• **Exercise input**
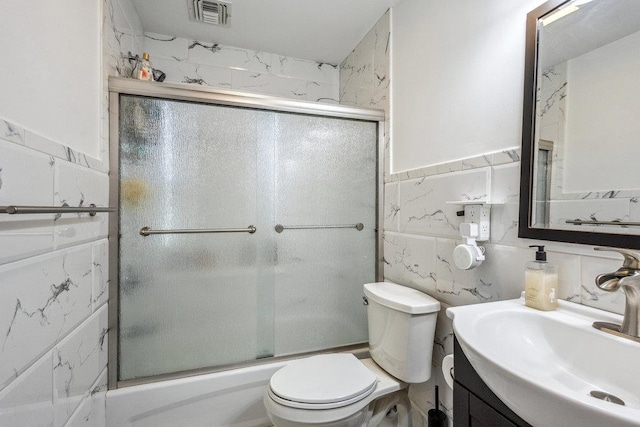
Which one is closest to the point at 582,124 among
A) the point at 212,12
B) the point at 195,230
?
the point at 195,230

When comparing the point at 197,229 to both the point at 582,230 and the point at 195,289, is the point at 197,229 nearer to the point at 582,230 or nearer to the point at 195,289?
the point at 195,289

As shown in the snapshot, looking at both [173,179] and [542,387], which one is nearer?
[542,387]

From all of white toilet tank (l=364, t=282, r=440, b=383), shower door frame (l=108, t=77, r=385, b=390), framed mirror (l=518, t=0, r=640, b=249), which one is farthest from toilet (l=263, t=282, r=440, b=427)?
framed mirror (l=518, t=0, r=640, b=249)

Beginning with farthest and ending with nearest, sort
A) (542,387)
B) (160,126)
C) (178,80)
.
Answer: (178,80) → (160,126) → (542,387)

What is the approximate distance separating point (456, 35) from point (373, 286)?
3.77 feet

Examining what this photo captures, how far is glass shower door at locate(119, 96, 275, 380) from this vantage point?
1.35 m

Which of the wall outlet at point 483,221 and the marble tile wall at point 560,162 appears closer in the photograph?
the marble tile wall at point 560,162

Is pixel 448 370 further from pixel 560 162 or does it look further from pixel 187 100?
pixel 187 100

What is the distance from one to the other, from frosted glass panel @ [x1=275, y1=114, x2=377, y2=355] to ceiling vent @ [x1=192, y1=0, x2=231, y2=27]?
0.70m

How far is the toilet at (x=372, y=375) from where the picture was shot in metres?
1.07

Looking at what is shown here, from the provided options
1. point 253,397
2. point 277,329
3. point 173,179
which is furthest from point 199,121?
point 253,397

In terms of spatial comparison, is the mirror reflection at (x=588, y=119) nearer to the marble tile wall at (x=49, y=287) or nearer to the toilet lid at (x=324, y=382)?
the toilet lid at (x=324, y=382)

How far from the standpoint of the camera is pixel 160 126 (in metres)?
1.38

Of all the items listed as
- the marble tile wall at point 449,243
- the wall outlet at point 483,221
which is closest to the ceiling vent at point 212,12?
the marble tile wall at point 449,243
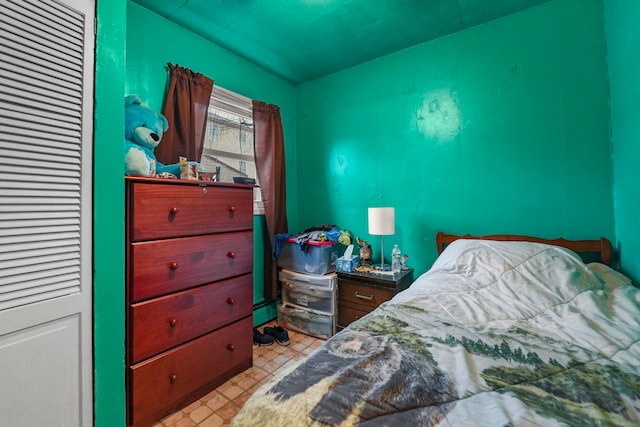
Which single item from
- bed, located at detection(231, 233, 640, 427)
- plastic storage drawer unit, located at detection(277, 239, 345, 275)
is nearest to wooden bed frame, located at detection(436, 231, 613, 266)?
bed, located at detection(231, 233, 640, 427)

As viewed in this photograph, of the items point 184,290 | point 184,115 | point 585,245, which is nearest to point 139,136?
point 184,115

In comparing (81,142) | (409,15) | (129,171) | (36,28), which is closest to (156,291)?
(129,171)

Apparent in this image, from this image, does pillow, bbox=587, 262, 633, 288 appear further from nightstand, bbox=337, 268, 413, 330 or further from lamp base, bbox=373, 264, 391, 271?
lamp base, bbox=373, 264, 391, 271

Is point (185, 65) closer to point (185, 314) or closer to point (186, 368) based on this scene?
point (185, 314)

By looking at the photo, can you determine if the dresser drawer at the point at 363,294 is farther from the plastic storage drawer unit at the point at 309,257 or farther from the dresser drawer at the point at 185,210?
the dresser drawer at the point at 185,210

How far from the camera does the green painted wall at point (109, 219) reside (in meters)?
1.17

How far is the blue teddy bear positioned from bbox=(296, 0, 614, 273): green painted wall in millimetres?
1767

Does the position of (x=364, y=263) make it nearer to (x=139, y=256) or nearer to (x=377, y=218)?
(x=377, y=218)

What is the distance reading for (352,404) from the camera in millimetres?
622

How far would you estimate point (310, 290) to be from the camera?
2479 mm

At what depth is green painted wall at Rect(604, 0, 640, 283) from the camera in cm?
147

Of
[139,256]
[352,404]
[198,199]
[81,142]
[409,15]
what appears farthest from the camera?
[409,15]

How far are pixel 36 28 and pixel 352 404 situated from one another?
5.41 ft

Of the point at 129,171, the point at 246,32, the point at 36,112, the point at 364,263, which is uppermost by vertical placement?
the point at 246,32
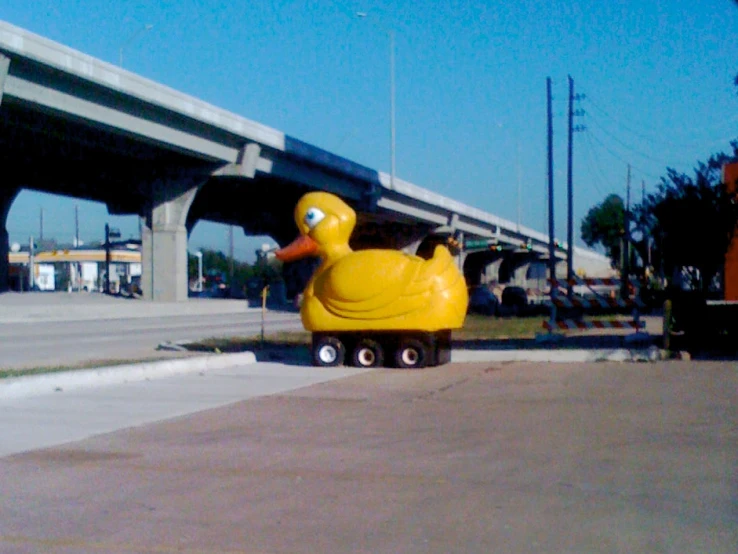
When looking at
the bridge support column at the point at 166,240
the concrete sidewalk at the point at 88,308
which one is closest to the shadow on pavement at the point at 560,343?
the concrete sidewalk at the point at 88,308

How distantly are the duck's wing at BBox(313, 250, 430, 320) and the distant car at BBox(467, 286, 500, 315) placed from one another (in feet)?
101

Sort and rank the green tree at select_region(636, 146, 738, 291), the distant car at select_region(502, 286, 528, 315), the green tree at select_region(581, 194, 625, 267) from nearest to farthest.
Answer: the green tree at select_region(636, 146, 738, 291) → the distant car at select_region(502, 286, 528, 315) → the green tree at select_region(581, 194, 625, 267)

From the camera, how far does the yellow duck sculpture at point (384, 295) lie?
16.8m

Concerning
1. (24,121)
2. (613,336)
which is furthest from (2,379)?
(24,121)

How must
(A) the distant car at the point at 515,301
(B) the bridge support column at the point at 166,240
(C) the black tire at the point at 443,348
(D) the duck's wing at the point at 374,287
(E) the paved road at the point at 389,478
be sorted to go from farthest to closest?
(B) the bridge support column at the point at 166,240, (A) the distant car at the point at 515,301, (C) the black tire at the point at 443,348, (D) the duck's wing at the point at 374,287, (E) the paved road at the point at 389,478

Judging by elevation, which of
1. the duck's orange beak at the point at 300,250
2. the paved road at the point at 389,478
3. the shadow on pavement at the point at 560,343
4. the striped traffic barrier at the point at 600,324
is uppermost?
the duck's orange beak at the point at 300,250

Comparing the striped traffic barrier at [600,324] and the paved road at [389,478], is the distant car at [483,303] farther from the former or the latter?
the paved road at [389,478]

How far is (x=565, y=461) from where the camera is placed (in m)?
8.84

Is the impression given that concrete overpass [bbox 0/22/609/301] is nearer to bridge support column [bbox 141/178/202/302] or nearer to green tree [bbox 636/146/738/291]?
bridge support column [bbox 141/178/202/302]

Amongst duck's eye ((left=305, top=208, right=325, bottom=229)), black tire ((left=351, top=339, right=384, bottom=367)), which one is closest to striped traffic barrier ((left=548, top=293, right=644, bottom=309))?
black tire ((left=351, top=339, right=384, bottom=367))

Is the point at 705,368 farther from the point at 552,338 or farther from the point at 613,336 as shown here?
the point at 613,336

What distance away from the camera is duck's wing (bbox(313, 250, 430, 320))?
16812mm

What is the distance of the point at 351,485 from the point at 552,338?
15761 mm

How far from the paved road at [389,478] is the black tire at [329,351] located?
418 cm
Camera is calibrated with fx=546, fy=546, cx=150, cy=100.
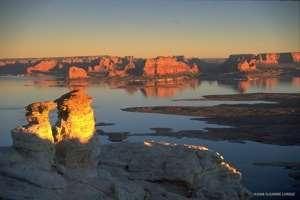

• **Instructions for the task**
Rename "concrete overpass" to "highway overpass" throughout the rows above, and write them all out again with nothing else changed. Leave the pictures out of your answer.

• **Response**
Which one is closest to the point at 582,124 among
A) the point at 212,12
B) the point at 195,230
?
the point at 195,230

When comparing the point at 197,229 to both the point at 582,230 and the point at 195,289, is the point at 197,229 nearer to the point at 582,230 or nearer to the point at 195,289?
the point at 195,289

As shown in the snapshot, looking at both [173,179] and [542,387], which one is nearer?
[542,387]

From all of white toilet tank (l=364, t=282, r=440, b=383), shower door frame (l=108, t=77, r=385, b=390), framed mirror (l=518, t=0, r=640, b=249), which one is farthest from toilet (l=263, t=282, r=440, b=427)?
framed mirror (l=518, t=0, r=640, b=249)

Beginning with farthest and ending with nearest, sort
A) (542,387)
B) (160,126)
C) (178,80)
.
Answer: (178,80) → (160,126) → (542,387)

What is the approximate distance separating point (456, 35) from point (373, 286)?
3.77 feet

Examining what this photo captures, how far is glass shower door at locate(119, 96, 275, 380) from this vantage point?
1.35 m

Which of the wall outlet at point 483,221 and the marble tile wall at point 560,162 appears closer in the photograph?
the marble tile wall at point 560,162

Is pixel 448 370 further from pixel 560 162 or does it look further from pixel 187 100?
pixel 187 100

What is the distance from one to the other, from frosted glass panel @ [x1=275, y1=114, x2=377, y2=355] to ceiling vent @ [x1=192, y1=0, x2=231, y2=27]?
0.70m

How far is the toilet at (x=372, y=375) from where the picture was shot in metres?
1.07

Looking at what is shown here, from the provided options
1. point 253,397
2. point 277,329
3. point 173,179
which is furthest from point 199,121?
point 253,397

In terms of spatial comparison, is the mirror reflection at (x=588, y=119) nearer to the marble tile wall at (x=49, y=287) or nearer to the toilet lid at (x=324, y=382)?
the toilet lid at (x=324, y=382)

How far from the standpoint of the camera is pixel 160 126 (in metres)?
1.38

Of all the items listed as
- the marble tile wall at point 449,243
- the wall outlet at point 483,221
which is closest to the ceiling vent at point 212,12?
the marble tile wall at point 449,243
Which single item from
- bed, located at detection(231, 233, 640, 427)
- plastic storage drawer unit, located at detection(277, 239, 345, 275)
is nearest to wooden bed frame, located at detection(436, 231, 613, 266)?
bed, located at detection(231, 233, 640, 427)

As viewed in this photograph, of the items point 184,290 | point 184,115 | point 585,245, which is nearest to point 139,136?
point 184,115

In comparing (81,142) | (409,15) | (129,171) | (36,28), which is closest to (156,291)?
(129,171)

Apparent in this image, from this image, does pillow, bbox=587, 262, 633, 288 appear further from nightstand, bbox=337, 268, 413, 330 or further from lamp base, bbox=373, 264, 391, 271?
lamp base, bbox=373, 264, 391, 271

Is point (185, 65) closer to point (185, 314) or closer to point (186, 368) based on this scene?
point (185, 314)

By looking at the photo, can you determine if the dresser drawer at the point at 363,294 is farther from the plastic storage drawer unit at the point at 309,257 or farther from the dresser drawer at the point at 185,210?
the dresser drawer at the point at 185,210

How far from the camera does the green painted wall at point (109, 219) reside (in meters)?
1.17

How far is the blue teddy bear positioned from bbox=(296, 0, 614, 273): green painted wall in millimetres?
1767

Does the position of (x=364, y=263) make it nearer to (x=139, y=256) or nearer to (x=377, y=218)?
(x=377, y=218)

What is the distance reading for (352,404) from the camera in millimetres?
622

How far would you estimate point (310, 290) to be from the camera?
2479 mm

At what depth is green painted wall at Rect(604, 0, 640, 283) from the camera in cm?
147

Of
[139,256]
[352,404]
[198,199]
[81,142]
[409,15]
what appears farthest from the camera?
[409,15]

How far are pixel 36 28 and pixel 352 404 situated from one another?
5.41 ft

Of the point at 129,171, the point at 246,32, the point at 36,112, the point at 364,263, which is uppermost by vertical placement?
the point at 246,32
When looking at
the bridge support column at the point at 166,240
the concrete sidewalk at the point at 88,308
which one is closest to the shadow on pavement at the point at 560,343?
the concrete sidewalk at the point at 88,308

How distantly are the duck's wing at BBox(313, 250, 430, 320) and the distant car at BBox(467, 286, 500, 315) placed from one another (in feet)?
101

Sort and rank the green tree at select_region(636, 146, 738, 291), the distant car at select_region(502, 286, 528, 315), the green tree at select_region(581, 194, 625, 267) from nearest to farthest.
Answer: the green tree at select_region(636, 146, 738, 291) → the distant car at select_region(502, 286, 528, 315) → the green tree at select_region(581, 194, 625, 267)

From the camera, how far does the yellow duck sculpture at point (384, 295) lie?
16.8m

Concerning
1. (24,121)
2. (613,336)
which is furthest from (2,379)?
(24,121)

How must
(A) the distant car at the point at 515,301
(B) the bridge support column at the point at 166,240
(C) the black tire at the point at 443,348
(D) the duck's wing at the point at 374,287
(E) the paved road at the point at 389,478
be sorted to go from farthest to closest?
(B) the bridge support column at the point at 166,240, (A) the distant car at the point at 515,301, (C) the black tire at the point at 443,348, (D) the duck's wing at the point at 374,287, (E) the paved road at the point at 389,478

Judging by elevation, which of
1. the duck's orange beak at the point at 300,250
2. the paved road at the point at 389,478
3. the shadow on pavement at the point at 560,343
4. the striped traffic barrier at the point at 600,324
is uppermost?
the duck's orange beak at the point at 300,250

Comparing the striped traffic barrier at [600,324] and the paved road at [389,478], is the distant car at [483,303] farther from the former or the latter?
the paved road at [389,478]

How far is (x=565, y=461) from where the camera is placed (in m)?
8.84

Is the impression given that highway overpass [bbox 0/22/609/301] is nearer to bridge support column [bbox 141/178/202/302] or nearer to green tree [bbox 636/146/738/291]?
bridge support column [bbox 141/178/202/302]

Amongst duck's eye ((left=305, top=208, right=325, bottom=229)), black tire ((left=351, top=339, right=384, bottom=367)), which one is closest to striped traffic barrier ((left=548, top=293, right=644, bottom=309))?
black tire ((left=351, top=339, right=384, bottom=367))

Is the point at 705,368 farther from the point at 552,338 or farther from the point at 613,336 as shown here?
the point at 613,336

What distance away from the camera is duck's wing (bbox(313, 250, 430, 320))?
16812mm

What is the distance of the point at 351,485 from the point at 552,338?
15761 mm

How far from the paved road at [389,478] is the black tire at [329,351] located?
418 cm
Camera is calibrated with fx=546, fy=546, cx=150, cy=100.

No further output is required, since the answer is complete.